*** Opening Document text ***

MACEDON, N.Y. (WROC) — Senator Chuck Schumer joined Wayne and Monroe County law enforcement and medical officials today to call for a new plan to stop the spread of a deadly drug on the rise in the Finger Lakes and Rochester area. An overdose of this particular drug cannot be prevented by Narcan. 

This drug is called Xylazine but is sometimes referred to as Tranq, or the zombie drug because it can cause your skin to rot. Lately, authorities have noticed more of it being mixed with popular street drugs, killing dozens of people in the past year.  

To prevent future deaths from this Xylazine, Senator Chuck Schumer is calling for the federal government to provide $537 million for local law enforcement which Wayne County Sheriff Rob Milby says will strengthen their crackdown on the distribution of Xylazine at the county level.

*** Closing Document text ***
*** Opening Records shown ***

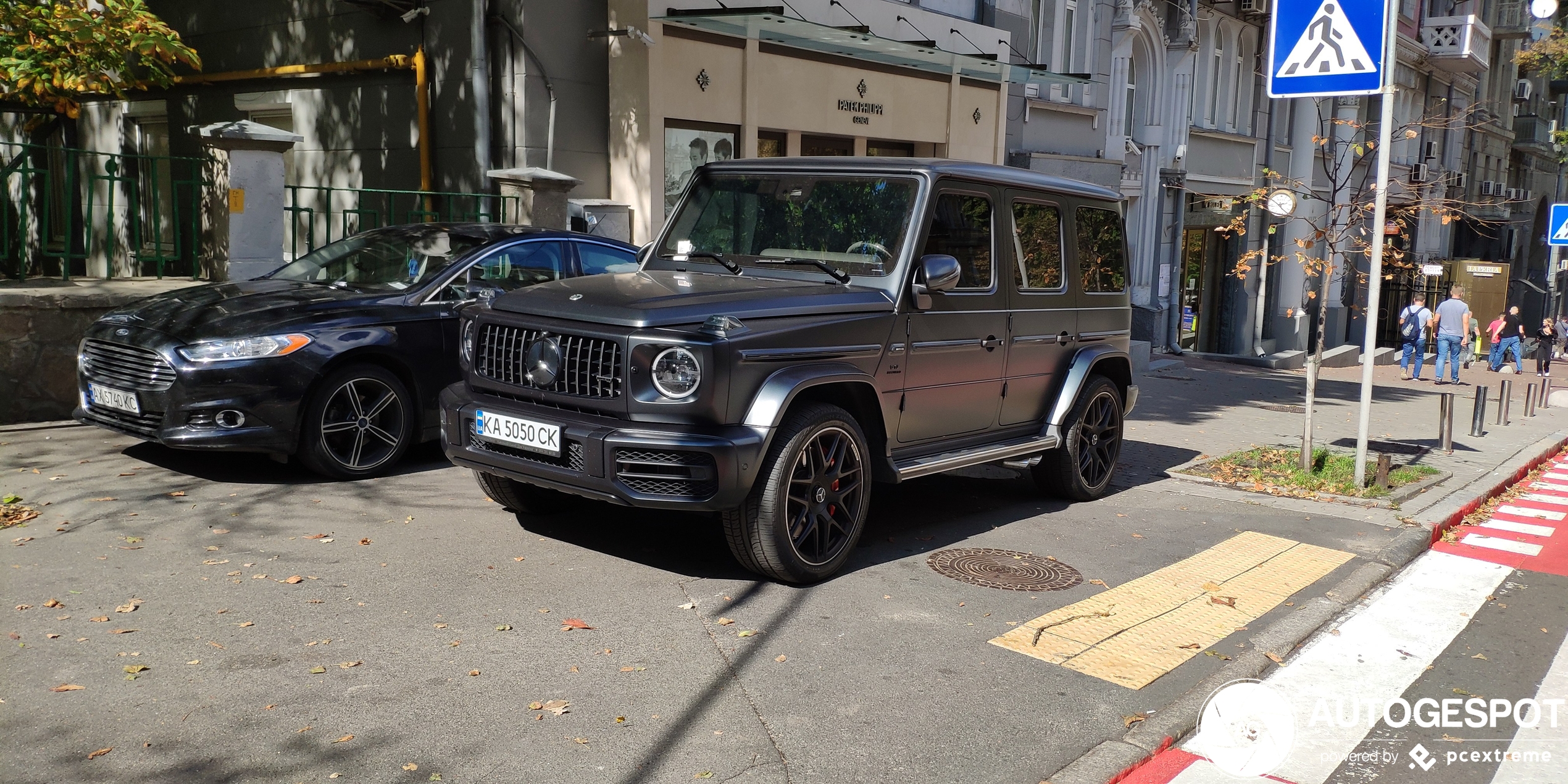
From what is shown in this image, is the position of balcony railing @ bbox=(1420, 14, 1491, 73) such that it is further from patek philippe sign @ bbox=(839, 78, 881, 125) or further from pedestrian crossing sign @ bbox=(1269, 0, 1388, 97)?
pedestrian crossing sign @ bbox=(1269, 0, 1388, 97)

*** Closing Records shown ***
*** Opening Records shown ***

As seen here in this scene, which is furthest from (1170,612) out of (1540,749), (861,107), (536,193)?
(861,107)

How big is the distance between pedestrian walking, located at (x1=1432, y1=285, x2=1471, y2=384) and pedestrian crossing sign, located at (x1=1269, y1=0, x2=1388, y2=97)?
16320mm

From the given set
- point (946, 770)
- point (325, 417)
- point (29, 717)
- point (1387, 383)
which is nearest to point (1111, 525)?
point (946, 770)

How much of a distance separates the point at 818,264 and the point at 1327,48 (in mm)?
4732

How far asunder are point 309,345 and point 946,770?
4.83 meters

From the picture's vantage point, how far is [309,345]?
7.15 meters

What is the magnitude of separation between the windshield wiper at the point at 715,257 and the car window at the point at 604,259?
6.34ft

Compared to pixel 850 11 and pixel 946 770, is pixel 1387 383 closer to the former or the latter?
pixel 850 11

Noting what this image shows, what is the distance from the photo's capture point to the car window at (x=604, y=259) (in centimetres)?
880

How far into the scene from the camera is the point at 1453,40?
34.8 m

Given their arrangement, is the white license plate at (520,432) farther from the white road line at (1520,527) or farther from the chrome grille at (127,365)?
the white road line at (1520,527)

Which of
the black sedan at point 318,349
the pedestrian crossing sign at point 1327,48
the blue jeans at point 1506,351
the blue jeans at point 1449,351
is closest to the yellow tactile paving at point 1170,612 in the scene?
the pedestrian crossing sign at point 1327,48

*** Closing Records shown ***

> Tasks
[1] Please copy the stretch of the Xylazine article from "This drug is" through "the past year.".
[2] List every name the Xylazine article gives for the drug.
[3] Continue the Xylazine article, picking up after its last sentence.

> Results of the exercise
[1]
This drug is called Xylazine but is sometimes referred to as Tranq, or the zombie drug because it can cause your skin to rot. Lately, authorities have noticed more of it being mixed with popular street drugs, killing dozens of people in the past year.

[2]
Xylazine
Tranq
the zombie drug

[3]
“We have resumed those efforts now so that money will help us with our investigation in getting to the table with our county stakeholders,” Sheriff Milby said. “In order to advance those investigations together with our neighboring counties like Monroe who’s having this crisis to form taskforces.”  

“It’s a 66% increase and that’s a big increase that would be approved this summer,” Sen. Schumer explained. “To arrive for law enforcement here in Monroe and Wayne County plus elsewhere in the fall.”  

Xylazine is commonly used by veterinarians to tranquilize large animals, so it’s not illegal to buy. But Sen. Schumer accuses drug dealers of purchasing it from providers overseas in China, then mixing it with other drugs like fentanyl and heroin.  

“So far we have not seen the interference of the drug Xylazine when it’s used by veterinarians being stolen or purloined by drug dealers,” the Senate Majority Leader continued. “It’s almost all foreign markets.”   

Last year, 59 fatal overdoses in Monroe County were caused by Xylazine being involved. While Wayne County experienced three, with ten more under investigation. Narcan doesn’t treat the effects of Xylazine, but medical experts still urge you to apply it to a victim to treat the drugs it’s mixed with.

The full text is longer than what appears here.